■ Records supplied:
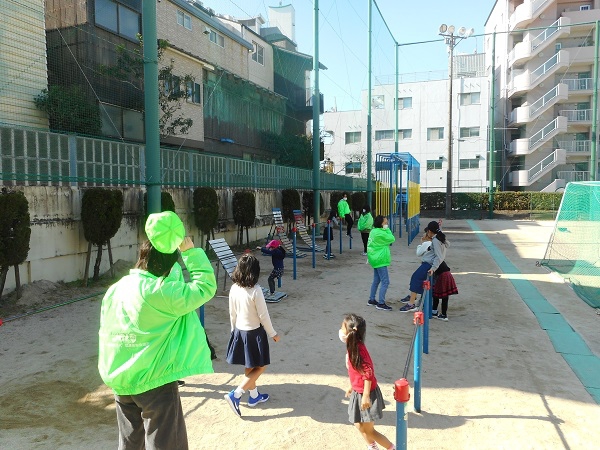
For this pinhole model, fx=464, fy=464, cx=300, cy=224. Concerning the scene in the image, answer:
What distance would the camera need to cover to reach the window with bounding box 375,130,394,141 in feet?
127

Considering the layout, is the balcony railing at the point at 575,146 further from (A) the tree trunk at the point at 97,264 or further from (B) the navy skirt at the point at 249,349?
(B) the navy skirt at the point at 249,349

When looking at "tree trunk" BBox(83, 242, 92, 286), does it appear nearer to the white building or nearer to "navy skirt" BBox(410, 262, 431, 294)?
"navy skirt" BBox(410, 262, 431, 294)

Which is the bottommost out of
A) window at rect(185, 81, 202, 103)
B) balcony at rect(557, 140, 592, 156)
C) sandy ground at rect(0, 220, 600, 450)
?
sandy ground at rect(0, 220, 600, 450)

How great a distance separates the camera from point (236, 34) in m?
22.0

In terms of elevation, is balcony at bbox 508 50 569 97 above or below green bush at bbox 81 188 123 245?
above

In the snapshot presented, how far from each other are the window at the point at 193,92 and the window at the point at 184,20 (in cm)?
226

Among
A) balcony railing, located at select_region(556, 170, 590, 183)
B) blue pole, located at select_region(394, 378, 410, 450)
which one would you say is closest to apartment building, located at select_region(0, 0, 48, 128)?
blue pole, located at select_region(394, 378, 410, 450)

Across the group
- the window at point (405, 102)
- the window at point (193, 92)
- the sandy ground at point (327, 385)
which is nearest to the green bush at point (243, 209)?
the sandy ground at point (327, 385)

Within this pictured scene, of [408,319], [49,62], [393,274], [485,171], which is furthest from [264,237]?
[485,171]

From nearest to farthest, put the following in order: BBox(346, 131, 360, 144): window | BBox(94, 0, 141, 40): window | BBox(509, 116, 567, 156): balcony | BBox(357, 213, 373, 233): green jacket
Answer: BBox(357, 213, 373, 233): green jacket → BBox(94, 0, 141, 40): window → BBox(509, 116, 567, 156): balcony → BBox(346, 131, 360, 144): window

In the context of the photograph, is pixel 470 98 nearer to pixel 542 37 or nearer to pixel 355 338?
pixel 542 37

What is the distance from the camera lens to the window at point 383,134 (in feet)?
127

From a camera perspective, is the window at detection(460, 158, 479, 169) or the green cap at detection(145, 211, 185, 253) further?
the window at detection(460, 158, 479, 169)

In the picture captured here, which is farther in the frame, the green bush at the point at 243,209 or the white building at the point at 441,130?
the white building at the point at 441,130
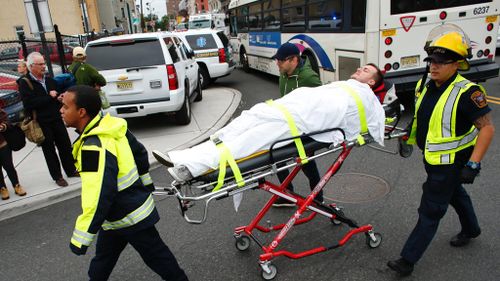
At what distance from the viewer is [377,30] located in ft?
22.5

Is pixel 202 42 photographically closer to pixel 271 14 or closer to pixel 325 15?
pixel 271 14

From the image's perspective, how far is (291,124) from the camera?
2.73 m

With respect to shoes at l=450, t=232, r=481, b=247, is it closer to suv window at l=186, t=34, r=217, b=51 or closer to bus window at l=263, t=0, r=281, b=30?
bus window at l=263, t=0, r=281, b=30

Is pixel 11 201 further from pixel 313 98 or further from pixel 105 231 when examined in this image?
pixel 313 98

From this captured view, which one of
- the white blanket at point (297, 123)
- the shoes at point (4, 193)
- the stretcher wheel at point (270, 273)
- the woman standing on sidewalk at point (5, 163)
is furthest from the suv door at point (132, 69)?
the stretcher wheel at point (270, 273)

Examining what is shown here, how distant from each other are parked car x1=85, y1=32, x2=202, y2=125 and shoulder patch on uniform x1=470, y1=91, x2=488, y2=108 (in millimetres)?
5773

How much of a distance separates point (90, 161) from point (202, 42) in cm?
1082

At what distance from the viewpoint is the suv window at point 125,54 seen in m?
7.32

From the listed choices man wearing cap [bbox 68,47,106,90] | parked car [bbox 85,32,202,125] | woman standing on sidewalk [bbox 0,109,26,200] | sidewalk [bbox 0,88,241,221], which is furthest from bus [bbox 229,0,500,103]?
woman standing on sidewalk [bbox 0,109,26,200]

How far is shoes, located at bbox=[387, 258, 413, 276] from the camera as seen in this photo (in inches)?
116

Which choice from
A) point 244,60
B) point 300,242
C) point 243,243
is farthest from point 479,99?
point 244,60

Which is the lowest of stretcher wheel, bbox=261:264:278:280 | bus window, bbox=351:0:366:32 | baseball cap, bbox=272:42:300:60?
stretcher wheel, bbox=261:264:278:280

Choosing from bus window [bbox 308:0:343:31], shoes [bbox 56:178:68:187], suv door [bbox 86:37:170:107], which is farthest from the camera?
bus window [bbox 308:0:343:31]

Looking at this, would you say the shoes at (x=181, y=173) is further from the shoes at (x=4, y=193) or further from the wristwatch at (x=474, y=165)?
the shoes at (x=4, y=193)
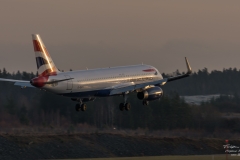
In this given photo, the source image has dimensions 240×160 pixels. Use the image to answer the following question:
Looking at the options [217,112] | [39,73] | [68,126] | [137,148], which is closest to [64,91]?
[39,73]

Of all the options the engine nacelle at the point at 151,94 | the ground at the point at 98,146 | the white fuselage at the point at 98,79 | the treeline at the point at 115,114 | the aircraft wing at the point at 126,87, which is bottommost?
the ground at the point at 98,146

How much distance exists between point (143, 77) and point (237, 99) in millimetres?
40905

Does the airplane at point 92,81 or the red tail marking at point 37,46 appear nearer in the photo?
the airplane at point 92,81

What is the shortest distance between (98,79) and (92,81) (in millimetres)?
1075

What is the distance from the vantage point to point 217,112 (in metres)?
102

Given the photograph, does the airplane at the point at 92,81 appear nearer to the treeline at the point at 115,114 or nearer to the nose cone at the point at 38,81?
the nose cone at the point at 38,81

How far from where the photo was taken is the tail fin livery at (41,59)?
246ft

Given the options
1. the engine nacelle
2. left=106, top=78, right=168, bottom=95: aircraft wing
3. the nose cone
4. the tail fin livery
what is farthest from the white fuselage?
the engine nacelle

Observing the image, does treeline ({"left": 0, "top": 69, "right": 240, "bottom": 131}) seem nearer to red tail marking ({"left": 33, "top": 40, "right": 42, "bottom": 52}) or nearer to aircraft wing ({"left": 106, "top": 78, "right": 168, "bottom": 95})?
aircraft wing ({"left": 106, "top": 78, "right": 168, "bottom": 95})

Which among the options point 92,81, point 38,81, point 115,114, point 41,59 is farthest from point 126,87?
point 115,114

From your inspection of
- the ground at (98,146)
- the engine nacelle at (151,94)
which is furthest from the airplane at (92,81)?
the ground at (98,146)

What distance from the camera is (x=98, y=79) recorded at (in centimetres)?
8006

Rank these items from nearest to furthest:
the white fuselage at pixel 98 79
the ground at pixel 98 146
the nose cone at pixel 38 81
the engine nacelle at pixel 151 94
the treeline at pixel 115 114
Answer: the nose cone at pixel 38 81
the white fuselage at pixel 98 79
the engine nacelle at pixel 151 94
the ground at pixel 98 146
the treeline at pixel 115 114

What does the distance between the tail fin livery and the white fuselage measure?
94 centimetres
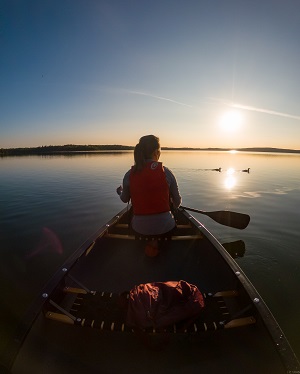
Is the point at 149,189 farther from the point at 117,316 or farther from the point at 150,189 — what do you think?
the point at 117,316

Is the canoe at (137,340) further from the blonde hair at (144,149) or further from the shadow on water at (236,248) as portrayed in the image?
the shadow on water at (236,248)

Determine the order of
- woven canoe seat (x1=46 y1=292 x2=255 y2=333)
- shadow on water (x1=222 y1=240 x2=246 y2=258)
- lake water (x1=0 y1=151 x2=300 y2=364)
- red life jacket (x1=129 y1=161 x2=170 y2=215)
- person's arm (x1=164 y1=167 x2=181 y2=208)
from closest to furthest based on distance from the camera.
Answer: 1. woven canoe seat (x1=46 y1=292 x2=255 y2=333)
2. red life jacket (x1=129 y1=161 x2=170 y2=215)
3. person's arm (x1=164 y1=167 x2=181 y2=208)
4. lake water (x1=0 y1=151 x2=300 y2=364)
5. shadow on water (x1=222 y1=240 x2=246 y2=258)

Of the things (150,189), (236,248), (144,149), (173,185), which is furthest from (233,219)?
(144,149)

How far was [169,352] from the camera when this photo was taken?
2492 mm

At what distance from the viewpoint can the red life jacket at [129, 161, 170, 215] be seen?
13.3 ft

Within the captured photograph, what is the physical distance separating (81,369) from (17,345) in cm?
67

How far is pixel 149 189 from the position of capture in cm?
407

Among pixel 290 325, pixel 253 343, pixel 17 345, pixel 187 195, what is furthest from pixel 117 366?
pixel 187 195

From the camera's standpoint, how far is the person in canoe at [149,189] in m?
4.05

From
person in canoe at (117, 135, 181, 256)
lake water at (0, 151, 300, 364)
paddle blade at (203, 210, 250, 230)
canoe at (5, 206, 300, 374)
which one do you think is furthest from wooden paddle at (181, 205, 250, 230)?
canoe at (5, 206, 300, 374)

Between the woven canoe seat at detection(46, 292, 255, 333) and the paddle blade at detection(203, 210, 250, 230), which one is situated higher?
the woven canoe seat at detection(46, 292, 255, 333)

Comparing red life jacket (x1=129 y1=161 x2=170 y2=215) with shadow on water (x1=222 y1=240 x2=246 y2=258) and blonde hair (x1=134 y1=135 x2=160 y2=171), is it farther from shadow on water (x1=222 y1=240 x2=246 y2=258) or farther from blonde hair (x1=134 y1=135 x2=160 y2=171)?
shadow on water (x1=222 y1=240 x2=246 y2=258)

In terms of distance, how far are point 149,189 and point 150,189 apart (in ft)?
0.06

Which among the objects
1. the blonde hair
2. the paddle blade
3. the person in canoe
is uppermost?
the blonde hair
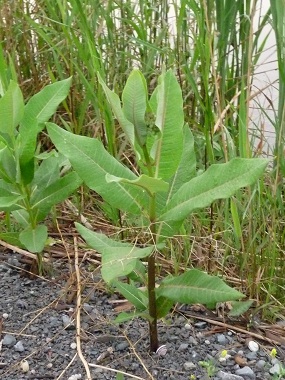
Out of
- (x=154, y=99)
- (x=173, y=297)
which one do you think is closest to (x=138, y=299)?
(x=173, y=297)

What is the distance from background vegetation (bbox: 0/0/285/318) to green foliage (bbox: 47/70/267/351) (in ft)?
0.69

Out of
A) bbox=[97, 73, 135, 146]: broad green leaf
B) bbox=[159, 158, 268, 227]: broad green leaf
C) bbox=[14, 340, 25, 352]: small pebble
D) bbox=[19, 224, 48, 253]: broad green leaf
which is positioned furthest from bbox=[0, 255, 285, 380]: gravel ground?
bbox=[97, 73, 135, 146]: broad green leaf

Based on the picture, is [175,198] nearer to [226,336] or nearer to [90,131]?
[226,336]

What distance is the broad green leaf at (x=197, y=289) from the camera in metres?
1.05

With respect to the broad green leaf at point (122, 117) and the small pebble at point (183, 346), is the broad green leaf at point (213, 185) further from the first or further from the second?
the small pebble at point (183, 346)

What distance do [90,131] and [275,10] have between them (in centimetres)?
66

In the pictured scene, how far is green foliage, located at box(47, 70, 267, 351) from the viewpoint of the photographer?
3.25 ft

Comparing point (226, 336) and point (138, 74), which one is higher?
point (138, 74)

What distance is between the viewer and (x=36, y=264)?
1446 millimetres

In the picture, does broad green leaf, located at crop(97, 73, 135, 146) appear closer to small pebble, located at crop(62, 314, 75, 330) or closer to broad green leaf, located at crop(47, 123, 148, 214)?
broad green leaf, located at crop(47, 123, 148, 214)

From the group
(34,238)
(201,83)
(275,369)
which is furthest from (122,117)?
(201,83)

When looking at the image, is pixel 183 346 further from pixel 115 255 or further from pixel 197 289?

■ What the task requires: Pick out every line above that contains the word "feet" and copy each one in full.

■ Finished task:
What distance would the camera need to cover to reach the window with bounding box 375,130,394,141 in feet?
What is the distance from the camera lens to the window at point 383,134 (in feet)?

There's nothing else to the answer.